Toll! Gerade hatte sie sich an ihre neue Klasse im Gymmi gewöhnt, neue Freundinnen gefunden und auch noch Lars…, naja das ist jetzt kein Thema mehr.
Jetzt steht sie an diesem Strand. Kalter Märzwind stichelt in ihrem Gesicht herum, trotz dickem Schal. Weht ihr schulterlanges braunes Haar wild durcheinander. Nordsee. Warum musste es die „Nordsee“ sein. Langweilig und kalt – jetzt wenigstens – und weit und breit keine coole Stadt. Okay, wer Büsum cool findet, war halt noch nicht in Koblenz. Vor ihr liegt eine graugrüne dahinwogende Suppe. Vorne glucksen braune Tangfäden vor sich hin, weiter hinten kann sich die Nordsee nicht entscheiden, wo sie aufhört und wo der graue Himmel anfängt. Und regelmäßig verschwindet hier das dumme Meer ganz, dann ist nur noch Schlamm da, eklig. Ebbe und Flut – wie toll.

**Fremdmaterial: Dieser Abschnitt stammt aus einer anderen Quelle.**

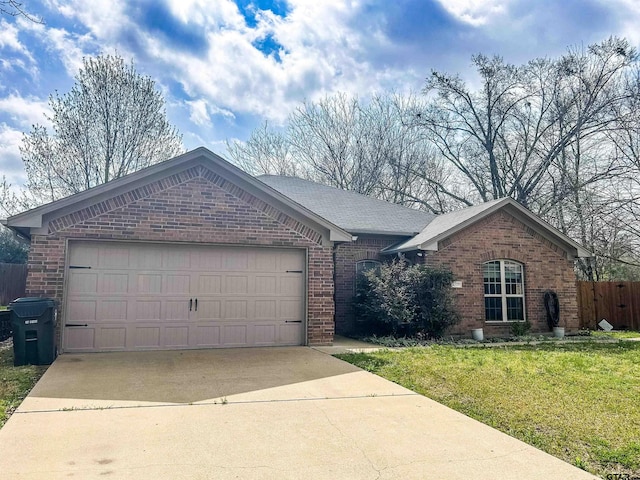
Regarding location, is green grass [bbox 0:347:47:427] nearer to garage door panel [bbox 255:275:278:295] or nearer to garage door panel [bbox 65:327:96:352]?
garage door panel [bbox 65:327:96:352]

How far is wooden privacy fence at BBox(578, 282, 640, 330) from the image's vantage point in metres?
16.6

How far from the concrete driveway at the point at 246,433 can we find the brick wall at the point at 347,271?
6.25 meters

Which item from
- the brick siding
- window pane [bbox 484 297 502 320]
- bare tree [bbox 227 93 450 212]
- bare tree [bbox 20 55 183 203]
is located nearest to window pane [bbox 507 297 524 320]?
the brick siding

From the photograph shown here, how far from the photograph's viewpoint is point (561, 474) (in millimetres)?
3521

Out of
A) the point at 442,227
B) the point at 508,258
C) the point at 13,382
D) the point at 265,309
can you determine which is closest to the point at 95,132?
the point at 265,309

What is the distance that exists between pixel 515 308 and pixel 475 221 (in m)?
2.94

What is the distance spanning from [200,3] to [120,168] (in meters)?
14.6

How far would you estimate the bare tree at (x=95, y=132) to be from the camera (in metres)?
20.1

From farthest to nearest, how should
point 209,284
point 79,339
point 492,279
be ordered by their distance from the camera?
point 492,279 → point 209,284 → point 79,339

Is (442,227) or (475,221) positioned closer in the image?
(475,221)

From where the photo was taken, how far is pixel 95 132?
20.6 m

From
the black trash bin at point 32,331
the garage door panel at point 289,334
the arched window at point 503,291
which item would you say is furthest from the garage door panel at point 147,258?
the arched window at point 503,291

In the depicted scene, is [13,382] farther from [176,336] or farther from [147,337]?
[176,336]

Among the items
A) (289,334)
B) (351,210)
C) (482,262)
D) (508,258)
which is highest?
(351,210)
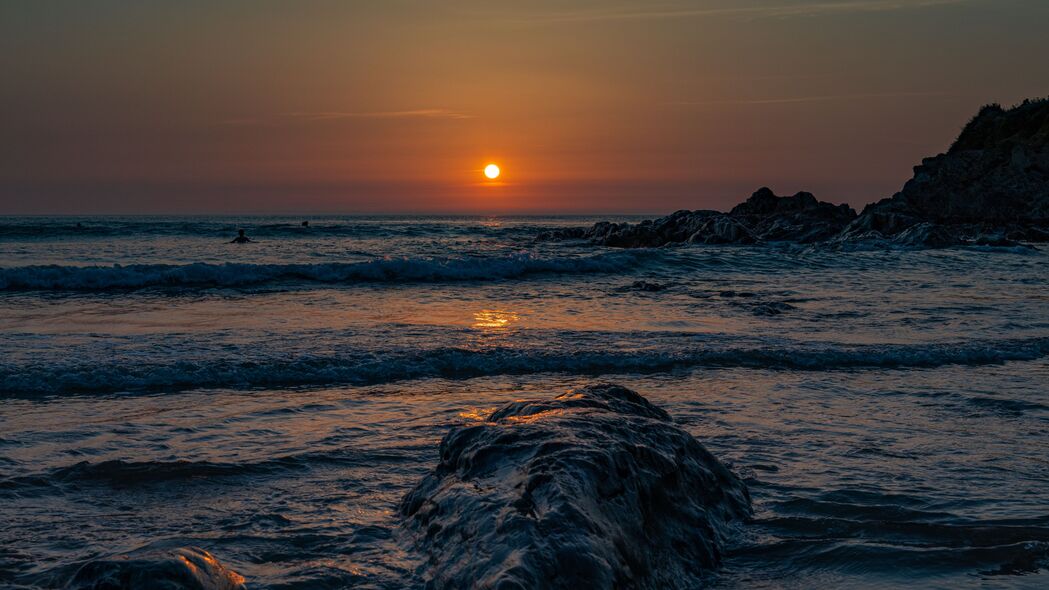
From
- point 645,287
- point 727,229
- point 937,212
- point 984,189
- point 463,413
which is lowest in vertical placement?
point 463,413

Eigentlich will sie nur eines: zurück nach Hause. In ihre schöne blaue Villa, wie sie ihr früheres Haus gerne nennt. In dieses kleine Dorf zwischen Rheinland und Westerwald, wo alle sich kennen, zu Ihren Freunden.
An das neue Haus muss sie sich erst gewöhnen, auch wenn es ein fantastisches Strohdach hat. Reet nennt man das hier. Zum Meer ist es keine Viertelstunde zu Fuß und das Zimmer unterm Dach ist fast so schön…, beinahe kommen ihr die Tränen. Aber es hat nicht diesen Königinnenplatz. Die große Terrasse, mit der man fast über die ganze Welt sehen konnte. Nun ja, wenigstens aber die fernen Wälder und die Bisonherde. So muss es früher mal gewesen sein, in märchenhaften Königreichen. Aber auch das ist Geschichte. Träumereien, fantastische Wesen, Heldinnen, so was gibt´s wohl doch nicht, heute und mit elf Jahren. Und schon gar nicht hier.
Langsam wird ihr kalt, der Märzabend kommt früh, es dämmert, sie sollte zurück zum Abendessen. Da entdeckt sie plötzlich am Ufer einen großen Körper, etwas größer als ein Basketball, aber flacher. An den Rändern paddeln… Beine?
Ist das etwa eine Schildkröte?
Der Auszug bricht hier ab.